In a small market on the South Pacific island of Raiatea, the women laughed in astonishment when I told them we had only one variety of banana in Canada. As I spoke to them in fractured French, they offered me a tiny brown-skinned banana with a buttery texture. By the time our conversation ended, they had given me samples of half a dozen varieties, assuring me there were lots of others, though nowhere near as many as when they were girls.
Now the Cavendish, the sole banana widely available in North America, may disappear from our grocery shelves. In an interview for National Public Radio, banana expert Dan Koeppel talkes about the impact of monoculture and why our insisting on more varieties may be the only thing that will save the banana split.
The last monocropped banana, the tastier Gros Michel, succumbed to Panama disease (a fungal wilt) during the first half of the 20th century.
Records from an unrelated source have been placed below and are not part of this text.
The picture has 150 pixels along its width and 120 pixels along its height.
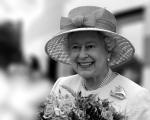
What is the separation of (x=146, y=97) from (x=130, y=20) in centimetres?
500

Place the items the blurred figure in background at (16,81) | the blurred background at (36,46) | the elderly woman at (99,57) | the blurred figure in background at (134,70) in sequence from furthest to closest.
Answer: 1. the blurred figure in background at (134,70)
2. the blurred background at (36,46)
3. the blurred figure in background at (16,81)
4. the elderly woman at (99,57)

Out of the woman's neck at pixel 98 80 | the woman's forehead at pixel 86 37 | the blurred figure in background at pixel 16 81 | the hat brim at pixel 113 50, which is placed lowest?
the blurred figure in background at pixel 16 81

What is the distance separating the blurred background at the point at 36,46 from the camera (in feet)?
23.4

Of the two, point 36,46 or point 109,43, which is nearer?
point 109,43

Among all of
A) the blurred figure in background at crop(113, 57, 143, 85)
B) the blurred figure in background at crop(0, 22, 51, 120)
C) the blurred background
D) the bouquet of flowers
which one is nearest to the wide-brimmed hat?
the bouquet of flowers

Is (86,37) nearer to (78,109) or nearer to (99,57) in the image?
(99,57)

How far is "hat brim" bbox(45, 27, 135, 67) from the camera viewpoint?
294cm

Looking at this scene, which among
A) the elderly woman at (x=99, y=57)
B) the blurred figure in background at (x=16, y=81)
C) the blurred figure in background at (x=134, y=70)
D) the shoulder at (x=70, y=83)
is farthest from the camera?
the blurred figure in background at (x=134, y=70)

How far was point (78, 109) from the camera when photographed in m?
2.44

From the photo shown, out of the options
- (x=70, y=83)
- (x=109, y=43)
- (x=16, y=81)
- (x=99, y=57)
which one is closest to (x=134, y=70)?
(x=16, y=81)

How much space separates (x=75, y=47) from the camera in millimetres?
2811

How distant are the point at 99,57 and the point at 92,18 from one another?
0.77 feet

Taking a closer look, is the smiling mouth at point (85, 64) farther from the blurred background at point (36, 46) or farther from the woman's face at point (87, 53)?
the blurred background at point (36, 46)

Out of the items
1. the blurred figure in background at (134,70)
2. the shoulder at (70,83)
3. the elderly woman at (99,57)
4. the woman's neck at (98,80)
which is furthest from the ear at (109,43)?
the blurred figure in background at (134,70)
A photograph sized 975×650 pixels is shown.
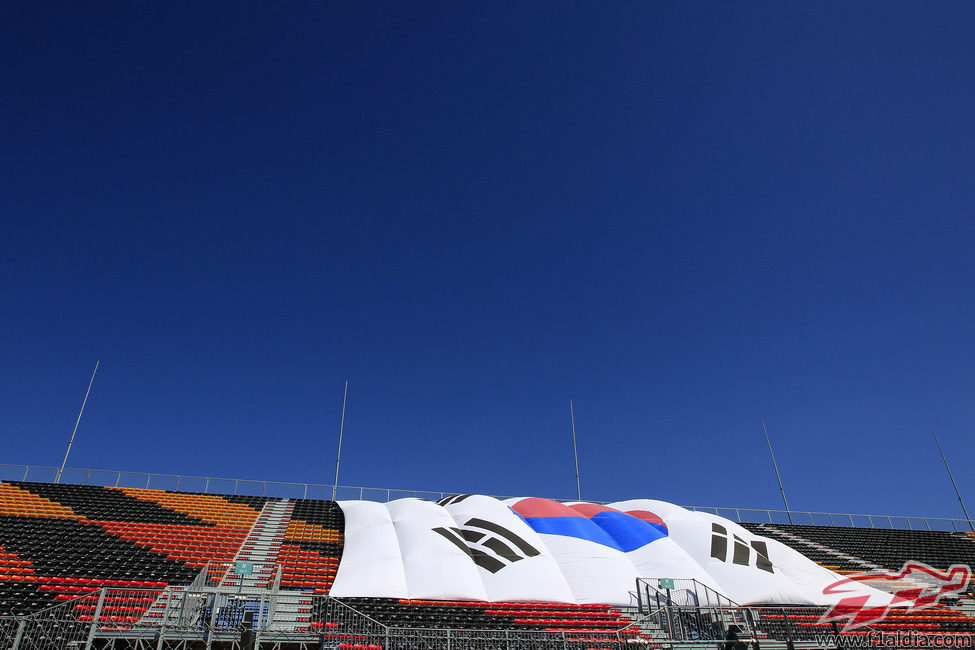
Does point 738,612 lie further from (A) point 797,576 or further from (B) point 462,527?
(B) point 462,527

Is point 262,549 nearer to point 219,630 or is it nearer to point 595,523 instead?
point 219,630

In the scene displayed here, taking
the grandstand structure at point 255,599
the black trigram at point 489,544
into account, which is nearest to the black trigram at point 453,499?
the black trigram at point 489,544

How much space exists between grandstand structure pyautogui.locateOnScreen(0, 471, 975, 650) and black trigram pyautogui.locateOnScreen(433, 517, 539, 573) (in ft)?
6.56

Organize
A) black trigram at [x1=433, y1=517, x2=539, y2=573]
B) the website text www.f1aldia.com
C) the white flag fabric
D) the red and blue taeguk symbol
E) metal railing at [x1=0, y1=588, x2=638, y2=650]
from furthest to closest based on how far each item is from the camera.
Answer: the red and blue taeguk symbol, black trigram at [x1=433, y1=517, x2=539, y2=573], the white flag fabric, the website text www.f1aldia.com, metal railing at [x1=0, y1=588, x2=638, y2=650]

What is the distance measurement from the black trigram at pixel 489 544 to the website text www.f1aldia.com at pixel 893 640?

That’s when the Cavendish came to the fore, because of its resistance to the blight and other common banana diseases.
Writing in The Scientist, Koppel describes the work of Randy Ploetz (Tropical Research and Education Center, University of Florida), who discovered in the late 1980s that a new strain of Panama disease was attacking the Cavendish. Called Tropical Race 4, it “has spread across Asia, into the Pacific, and to Australia, where it has devastated the island country’s banana industry.”
Ploetz predicts it will hit America’s banana supplier, Latin America. No one can say when it will arrive, but it can spread via “no more than a speck of dirt on a shoe or a tool.” Randy Ploetz has developed a means of fighting Race 4 when it arrives in Latin America, but concedes it is a stopgap solution. It will buy time while other commercially viable varieties are developed or the Cavendish is genetically modified to resist the disease.
The long-term solution is biodiversity. Koppel writes, “A more diverse banana harvest would allow farmers to isolate susceptible bananas, surrounding them with more resistant varieties. If the solution ends up being a Cavendish stand-in that is resistant to both strains, on the other hand, the predicament of the banana monoculture—with its vulnerability to old, new and yet-to-be discovered pathogens—would continue.